Oh dear, that is a whole chain of non sequiturs IMHO. The Fed funds rate is only loosely coupled with mortgage interest rates, which I believe are generally tied to LIBOR, not the Fed funds rate. IIUC LIBOR is controlled by bankers in the UK. And even if mortgage interest rates are low, FB’s can’t take advantage of them if they are underwater, as most of them are.”
“Mortgage lenders know going forward that a mortgage is no longer a safe investment protected by a good security interest. Now that housing prices have gone down they have found that they can lose principle on these loans, especially in the so-called non-recourse states. Perhaps there will be a spread between mortgage interest rates between the “recourse” and “non-recourse” states going forward.”
One said, “Stimulus package will come close to breakeven after all parties who can pay back do so. I was against it at first, and the banksters benefited most, but in the long run it may turn out to be a reasonable choice.”
One had this, “I think the March-May timeframe will cause lots of heartburn natinwide as the question of raising the debt ceiling (yet again) comes to a head.
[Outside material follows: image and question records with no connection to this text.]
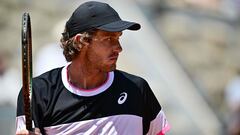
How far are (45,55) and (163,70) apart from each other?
1.79 metres

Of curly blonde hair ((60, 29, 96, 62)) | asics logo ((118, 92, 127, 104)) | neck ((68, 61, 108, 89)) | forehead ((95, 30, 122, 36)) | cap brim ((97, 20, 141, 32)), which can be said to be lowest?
asics logo ((118, 92, 127, 104))

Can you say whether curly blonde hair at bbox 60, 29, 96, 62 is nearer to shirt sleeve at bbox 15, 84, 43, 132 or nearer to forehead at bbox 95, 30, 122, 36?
forehead at bbox 95, 30, 122, 36

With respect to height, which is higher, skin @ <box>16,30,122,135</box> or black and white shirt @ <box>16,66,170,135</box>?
skin @ <box>16,30,122,135</box>

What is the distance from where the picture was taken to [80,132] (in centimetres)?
514

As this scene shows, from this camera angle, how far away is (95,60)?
523cm

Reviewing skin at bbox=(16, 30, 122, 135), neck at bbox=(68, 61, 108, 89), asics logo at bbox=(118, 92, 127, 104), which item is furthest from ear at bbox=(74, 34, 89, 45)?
asics logo at bbox=(118, 92, 127, 104)

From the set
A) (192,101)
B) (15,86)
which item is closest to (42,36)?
(15,86)

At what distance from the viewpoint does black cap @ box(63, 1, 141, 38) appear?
202 inches

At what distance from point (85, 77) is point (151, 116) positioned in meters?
0.45

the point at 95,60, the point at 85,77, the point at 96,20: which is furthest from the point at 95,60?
the point at 96,20

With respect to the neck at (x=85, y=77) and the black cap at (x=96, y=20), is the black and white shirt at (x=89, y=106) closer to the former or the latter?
the neck at (x=85, y=77)

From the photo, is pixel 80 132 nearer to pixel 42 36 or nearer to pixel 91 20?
pixel 91 20

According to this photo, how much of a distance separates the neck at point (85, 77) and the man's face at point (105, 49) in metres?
0.05

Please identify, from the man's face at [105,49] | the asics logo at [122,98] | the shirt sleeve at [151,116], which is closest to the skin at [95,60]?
the man's face at [105,49]
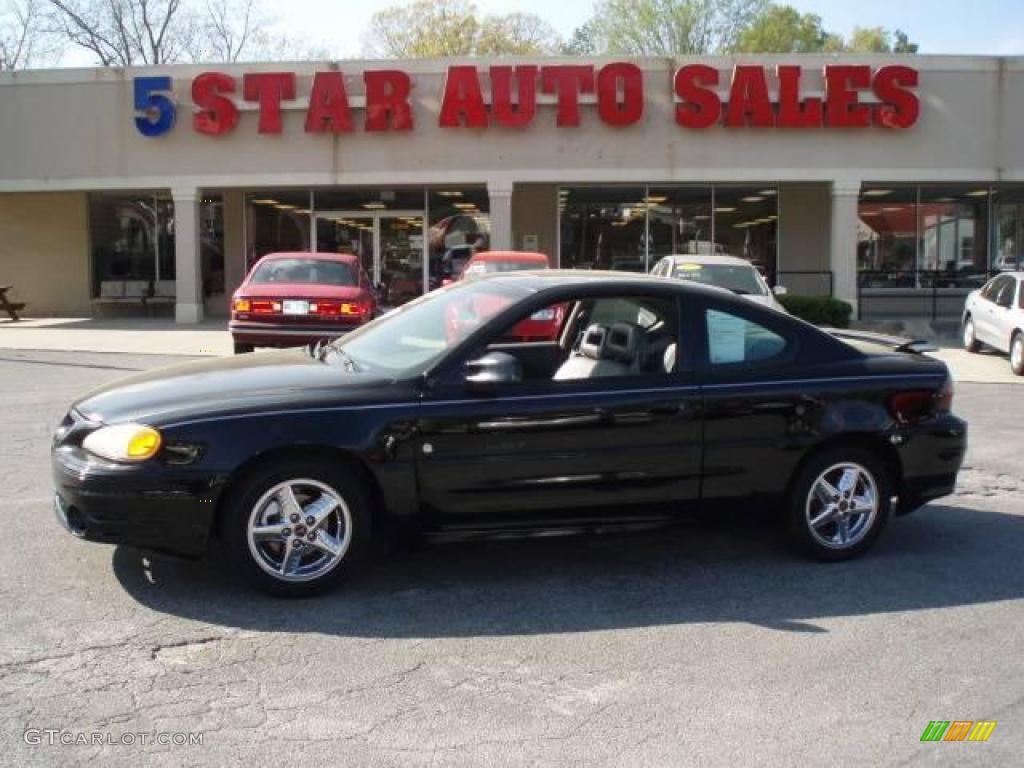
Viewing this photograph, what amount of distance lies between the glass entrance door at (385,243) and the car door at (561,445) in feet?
63.0

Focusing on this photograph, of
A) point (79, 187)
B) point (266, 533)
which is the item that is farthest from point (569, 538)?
point (79, 187)

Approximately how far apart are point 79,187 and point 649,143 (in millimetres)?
11961

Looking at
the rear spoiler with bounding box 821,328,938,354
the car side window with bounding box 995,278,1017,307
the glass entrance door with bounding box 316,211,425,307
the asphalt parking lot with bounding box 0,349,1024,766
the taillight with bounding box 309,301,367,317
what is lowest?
the asphalt parking lot with bounding box 0,349,1024,766

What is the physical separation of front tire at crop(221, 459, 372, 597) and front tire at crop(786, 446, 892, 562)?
89.2 inches

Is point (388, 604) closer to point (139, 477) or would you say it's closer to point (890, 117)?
point (139, 477)

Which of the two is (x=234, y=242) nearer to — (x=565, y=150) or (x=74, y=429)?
(x=565, y=150)

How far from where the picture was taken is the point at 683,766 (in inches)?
135

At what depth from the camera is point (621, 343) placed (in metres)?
5.54

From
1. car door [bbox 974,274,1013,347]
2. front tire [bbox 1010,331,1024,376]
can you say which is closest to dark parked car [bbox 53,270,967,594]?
front tire [bbox 1010,331,1024,376]

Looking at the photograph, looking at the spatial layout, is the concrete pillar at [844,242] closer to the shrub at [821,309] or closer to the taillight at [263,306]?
the shrub at [821,309]

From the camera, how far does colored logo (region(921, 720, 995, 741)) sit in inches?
144

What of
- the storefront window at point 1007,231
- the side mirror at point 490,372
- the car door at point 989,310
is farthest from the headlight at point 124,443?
the storefront window at point 1007,231

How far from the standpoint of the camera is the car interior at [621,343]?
5.43 metres

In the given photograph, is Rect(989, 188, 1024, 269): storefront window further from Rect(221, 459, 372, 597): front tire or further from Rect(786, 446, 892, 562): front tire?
Rect(221, 459, 372, 597): front tire
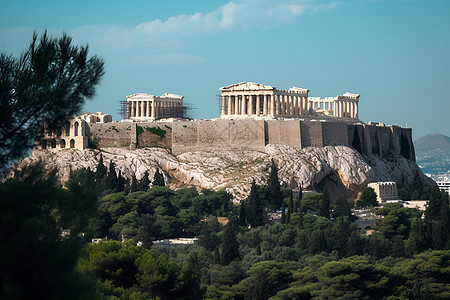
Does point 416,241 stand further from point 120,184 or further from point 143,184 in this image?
point 120,184

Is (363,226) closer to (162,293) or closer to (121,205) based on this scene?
(121,205)

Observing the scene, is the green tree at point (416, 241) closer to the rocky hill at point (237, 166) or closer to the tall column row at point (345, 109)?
the rocky hill at point (237, 166)

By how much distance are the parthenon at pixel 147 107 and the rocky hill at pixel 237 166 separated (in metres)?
7.98

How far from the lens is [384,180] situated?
8494 centimetres

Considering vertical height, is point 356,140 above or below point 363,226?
above

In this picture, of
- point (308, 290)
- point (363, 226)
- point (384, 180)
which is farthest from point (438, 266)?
point (384, 180)

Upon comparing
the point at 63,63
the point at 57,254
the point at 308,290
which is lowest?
the point at 308,290

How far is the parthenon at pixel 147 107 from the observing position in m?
83.8

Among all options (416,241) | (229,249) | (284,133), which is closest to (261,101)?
(284,133)

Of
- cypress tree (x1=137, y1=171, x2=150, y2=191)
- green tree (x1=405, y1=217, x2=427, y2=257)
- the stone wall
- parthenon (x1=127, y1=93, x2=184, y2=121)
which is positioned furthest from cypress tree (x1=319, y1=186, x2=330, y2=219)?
parthenon (x1=127, y1=93, x2=184, y2=121)

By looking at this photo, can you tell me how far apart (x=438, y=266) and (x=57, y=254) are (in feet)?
126

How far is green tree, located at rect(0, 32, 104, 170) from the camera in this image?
1496 centimetres

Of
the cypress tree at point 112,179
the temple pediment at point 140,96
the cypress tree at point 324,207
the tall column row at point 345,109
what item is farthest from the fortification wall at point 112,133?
the tall column row at point 345,109

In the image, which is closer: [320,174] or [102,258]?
[102,258]
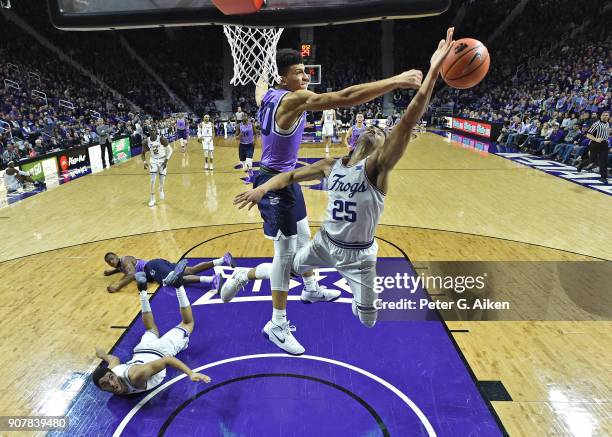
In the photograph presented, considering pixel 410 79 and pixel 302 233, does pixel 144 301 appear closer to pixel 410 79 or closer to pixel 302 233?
pixel 302 233

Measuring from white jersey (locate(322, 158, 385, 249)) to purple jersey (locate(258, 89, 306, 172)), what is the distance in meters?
0.52

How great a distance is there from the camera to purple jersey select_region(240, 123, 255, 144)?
12.4m

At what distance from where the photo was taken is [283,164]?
405 cm

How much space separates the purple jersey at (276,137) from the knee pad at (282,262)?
25.2 inches

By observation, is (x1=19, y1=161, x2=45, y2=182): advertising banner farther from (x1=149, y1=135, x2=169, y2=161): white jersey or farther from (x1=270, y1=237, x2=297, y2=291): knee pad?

The ceiling will be raised - but with strings attached. Hopefully, that string is Pay-Go. That aside, California is overdue for a massive earthquake.”
And another, “1. Higher prices for all commodities and things we all use and need with the government still saying there is little or no inflation. 2. Here in North Florida, I believe unemployment will go up, not down as so much of our economy was based on building, selling and financing real estate (which still have many years of suffering to go)and the military which I think will see big reductions due to the deficits. Ditto for many other Sunbelt cities.”
“3. I think we’ll see major riots in at least one U.S. big city as continued unemployment leads young people to revolt against the government run by boomers and seniors who are leaving all their mistakes and debts for the younger generation to clean up. The young people are truly screwed beyond all belief.”
A personal prediction, “I predict I will continue renting for all of 2011.”
A reply, “In Soviet Russia we didn’t even have predictions.”